Written by | Columnists and Letters

Paul Hagen

When I was a freshman in high school, my then-best-friend Pete had an older sister who was (more-or-less openly) a lesbian. It was something that he and I joked about: I suppose it was our frightened young person’s way of pretending this thing we didn’t understand — “being gay” — didn’t have anything to do with who we were. (The joke would ultimately turn out to be on us, as both Pete and I also came out of the closet a few years later as well.) Though she rarely spoke about it directly, I remember sensing that Pete’s mother — a proud Polish immigrant — struggled with shame about his sister’s orientation. She had likely not envisioned coming to the United States only to have her daughter end up living a life that stood in direct opposition to her religious beliefs.

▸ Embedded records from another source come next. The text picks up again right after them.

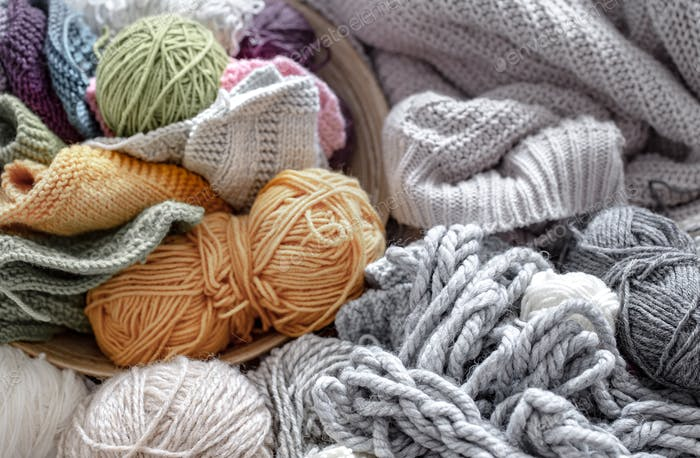 Different yarn for knitting in pastel and bright colors.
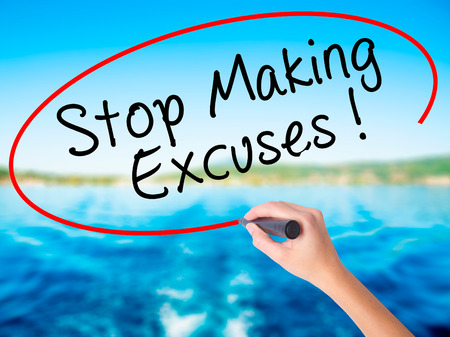 Woman Hand Writing Stop Making Excuses on blank transparent board with a marker isolated over water background. Business concept. Stock Photo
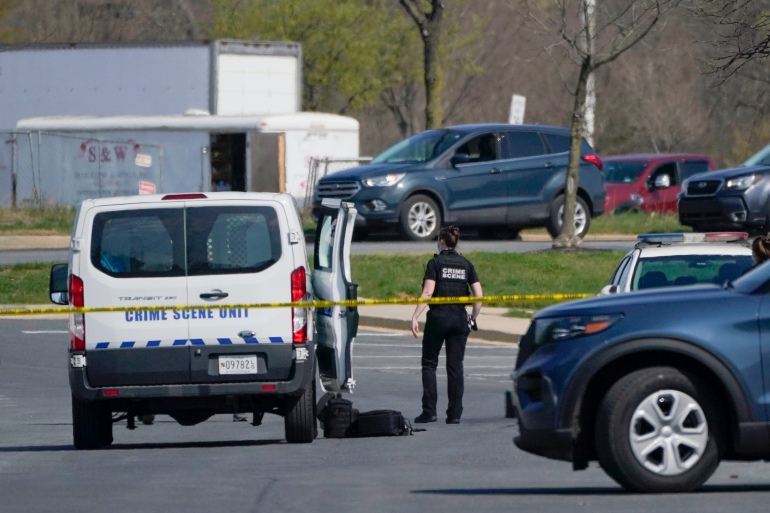 A crime scene technician stands near the scene of a shooting at a business park in Frederick, Maryland [File: Julio Cortez/The Associated Press]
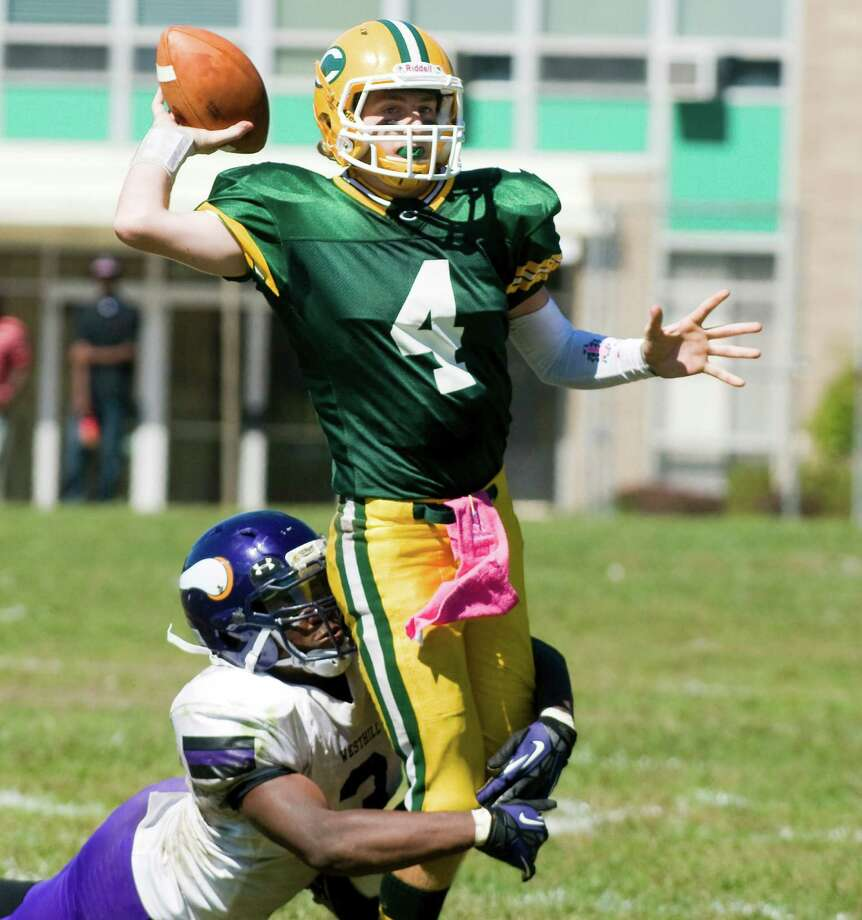 Trinity quarterback Danny O'Leary throws under pressure from Westhill's Moise Francillion as Trinity Catholic High School hosts Westhill in a football game Saturday, Sept. 15, 2012. Trinity won the game, 28-10. Photo: Keelin Daly / Stamford Advocate Freelance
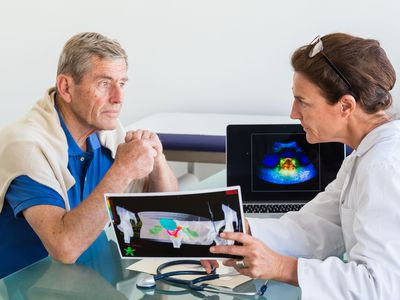 Doctor discussing prostate ultrasound scan with a patient.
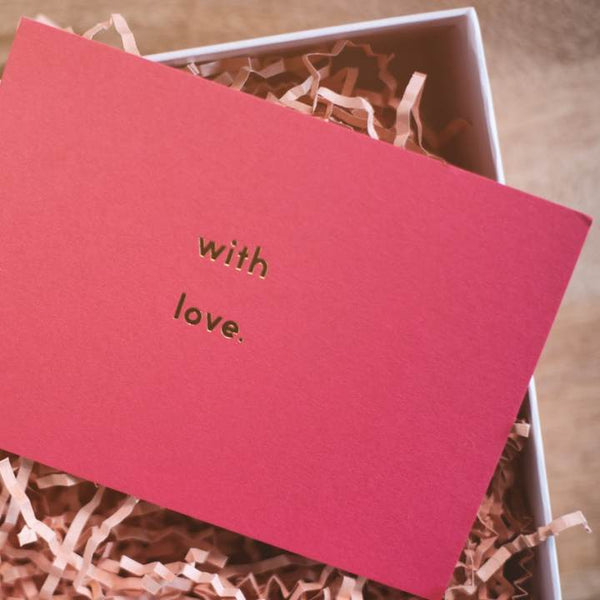 With love pink card on a gift box.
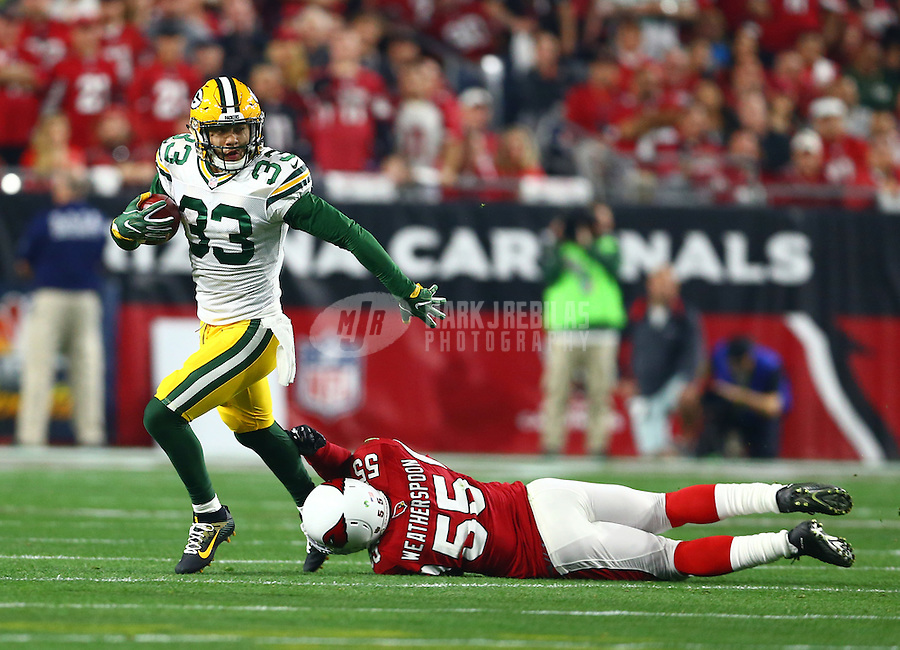 Jan 16, 2016; Glendale, AZ, USA; Green Bay Packers safety Micah Hyde (33) avoids the diving tackle attempt of Arizona Cardinals linebacker Sean Weatherspoon (55) during the NFC Divisional round playoff game at University of Phoenix Stadium. Mandatory Credit: Mark J. Rebilas-USA TODAY Sports
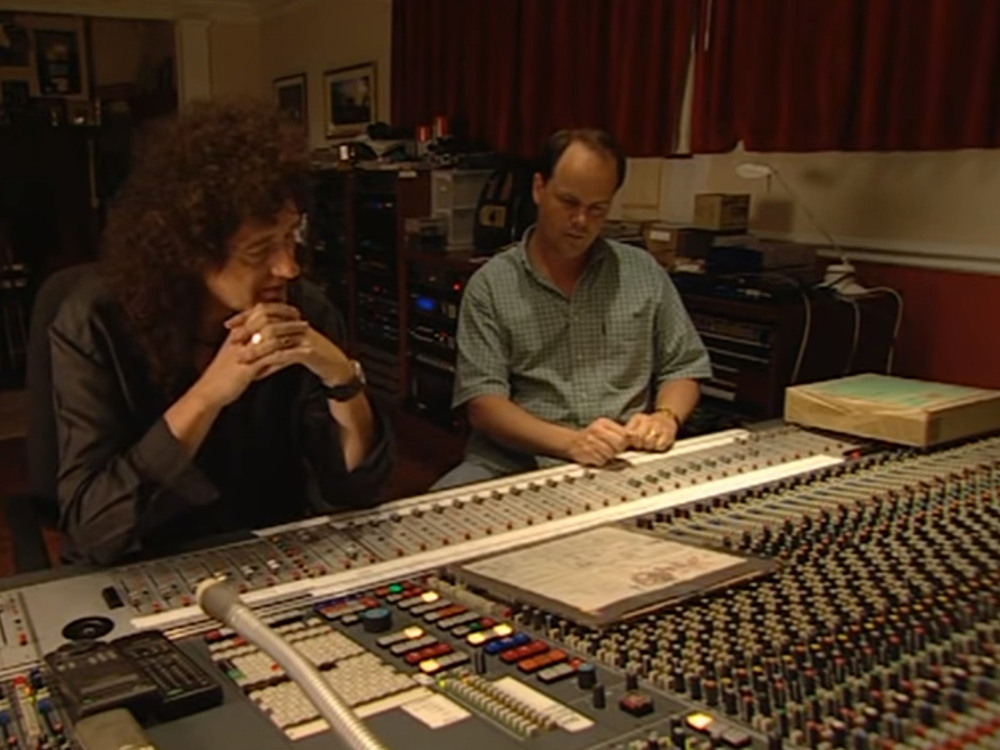 Brian May at a mixing desk reviewing Bohemian Rhapsody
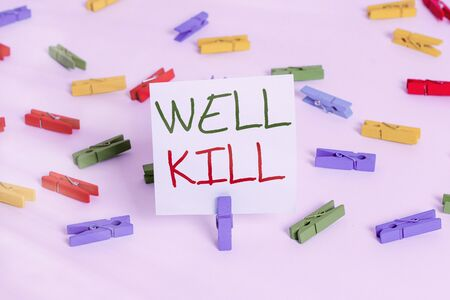 Text sign showing Well Kill. Business photo showcasing operation of placing a column of heavy fluid into a well bore Colored clothespin papers empty reminder white floor background office Archivio Fotografico - 144929978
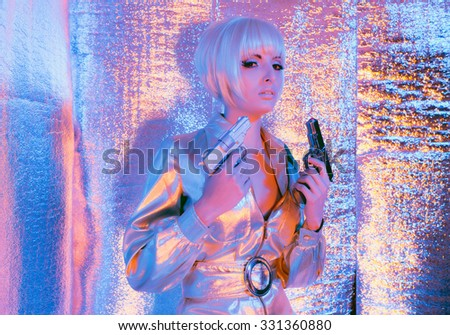 Space war woman holding gun wearing jump suit and sunglasses. Standing in reflective solar room. - stock photo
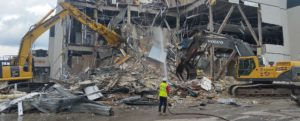 EAI performs demolition as a track-hoe knocks down building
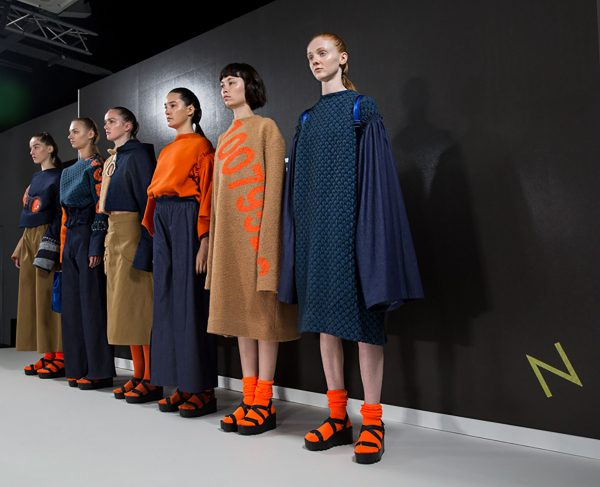 Daisy Clarke - Image of models on the catwalk wearing navy and orange designs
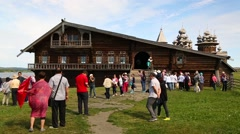 Tourists on the territory Kizhi pogost on Kizhi Island in Russia Stock Footage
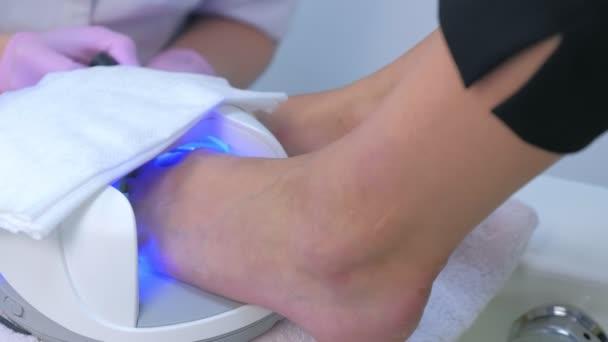 Frau trocknet Schellack auf Zehen in UV-Lampe im Schönheitssalon, Nahaufnahme Ansicht.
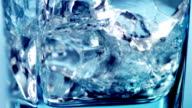 Pouring water into a glass with cubes of ice. video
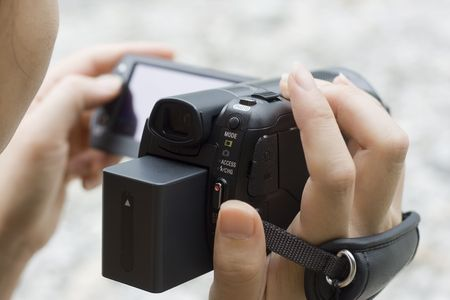 A young woman is using a video camera to record something. Stock Photo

Pete’s sister was the first person I ever knew to be a lesbian, but in college my universe would expand to include a variety of vibrant gay women, both classmates and professors. I remember being surprised the first time I heard a fellow student discuss introducing a girlfriend to her parents or advocate gay rights in a classroom setting — in particular because our university (though relatively gay-friendly) was still Catholic and therefore officially answerable to the Church’s disapproval on the subject. I was still gradually coming to terms with my own sexuality, but it would be years before I could be honest about it with my family, particularly my mother, who hails from a long line of fervent Irish Catholics.

My dear friend Sarah was among the out-and-proud females I met in college, and she taught me much over the years — both about the importance of living my own truth and that of helping others feel free to live in theirs. It was no surprise when she eventually got engaged to a frank and feisty Irishwoman named Varina. What did surprise me was how many members of Varina’s family they were expecting at their wedding. Crossing an ocean is not something everyone is willing to do for a wedding, but what really baffled me was the idea that her Irish family would show up to see two women get married.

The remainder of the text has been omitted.